-- BEGIN --

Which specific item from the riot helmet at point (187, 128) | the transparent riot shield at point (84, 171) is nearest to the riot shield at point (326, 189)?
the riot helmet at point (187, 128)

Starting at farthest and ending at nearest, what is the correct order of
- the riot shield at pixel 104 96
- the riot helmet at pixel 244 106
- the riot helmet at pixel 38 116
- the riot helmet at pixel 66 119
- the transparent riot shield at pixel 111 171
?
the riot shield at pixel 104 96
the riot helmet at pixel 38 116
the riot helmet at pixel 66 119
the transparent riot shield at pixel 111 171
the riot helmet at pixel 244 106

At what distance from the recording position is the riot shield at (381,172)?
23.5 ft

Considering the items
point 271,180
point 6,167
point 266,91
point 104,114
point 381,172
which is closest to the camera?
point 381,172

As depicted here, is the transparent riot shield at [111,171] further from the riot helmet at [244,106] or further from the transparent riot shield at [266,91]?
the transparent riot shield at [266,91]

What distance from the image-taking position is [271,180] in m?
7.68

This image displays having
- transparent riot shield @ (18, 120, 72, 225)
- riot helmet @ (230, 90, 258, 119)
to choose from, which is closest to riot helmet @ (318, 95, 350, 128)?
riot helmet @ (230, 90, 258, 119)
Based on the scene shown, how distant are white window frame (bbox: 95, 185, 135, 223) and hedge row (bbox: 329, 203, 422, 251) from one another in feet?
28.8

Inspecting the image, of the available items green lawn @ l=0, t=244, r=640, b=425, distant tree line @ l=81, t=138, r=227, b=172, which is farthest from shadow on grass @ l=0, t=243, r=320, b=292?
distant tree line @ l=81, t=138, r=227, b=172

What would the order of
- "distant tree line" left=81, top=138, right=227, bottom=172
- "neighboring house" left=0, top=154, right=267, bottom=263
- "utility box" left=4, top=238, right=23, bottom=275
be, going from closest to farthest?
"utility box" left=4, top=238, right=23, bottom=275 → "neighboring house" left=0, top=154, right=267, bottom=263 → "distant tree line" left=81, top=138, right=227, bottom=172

-- END --

#### Requirements:
Reproduce each record exactly, leaving nothing out.

#### Solution for this problem:
Which specific item from the riot helmet at point (187, 128) | the transparent riot shield at point (84, 171) is nearest to the riot shield at point (326, 189)?
the riot helmet at point (187, 128)

Starting at farthest and ending at nearest, what is the correct order of
- the riot shield at pixel 104 96
- the riot helmet at pixel 244 106
- the riot helmet at pixel 38 116
- the riot helmet at pixel 66 119
- the transparent riot shield at pixel 111 171
?
the riot shield at pixel 104 96
the riot helmet at pixel 38 116
the riot helmet at pixel 66 119
the transparent riot shield at pixel 111 171
the riot helmet at pixel 244 106

At what distance from the recording position is the riot shield at (381,172)?
23.5 ft

Considering the items
point 271,180
point 6,167
point 266,91
point 104,114
point 381,172
which is closest to the camera?
point 381,172

As depicted here, is the transparent riot shield at [111,171] further from the riot helmet at [244,106] or further from the transparent riot shield at [266,91]?
the transparent riot shield at [266,91]

What distance from the image-taking position is [271,180] in m?
7.68

This image displays having
- transparent riot shield @ (18, 120, 72, 225)
- riot helmet @ (230, 90, 258, 119)
to choose from, which is closest to riot helmet @ (318, 95, 350, 128)?
riot helmet @ (230, 90, 258, 119)
Based on the scene shown, how distant are white window frame (bbox: 95, 185, 135, 223) and hedge row (bbox: 329, 203, 422, 251) from one another in feet?
28.8

Inspecting the image, of the available items green lawn @ l=0, t=244, r=640, b=425, distant tree line @ l=81, t=138, r=227, b=172, which is farthest from shadow on grass @ l=0, t=243, r=320, b=292?
distant tree line @ l=81, t=138, r=227, b=172

What would the order of
- "distant tree line" left=81, top=138, right=227, bottom=172
- "neighboring house" left=0, top=154, right=267, bottom=263
- "utility box" left=4, top=238, right=23, bottom=275
be, going from closest to farthest?
"utility box" left=4, top=238, right=23, bottom=275 → "neighboring house" left=0, top=154, right=267, bottom=263 → "distant tree line" left=81, top=138, right=227, bottom=172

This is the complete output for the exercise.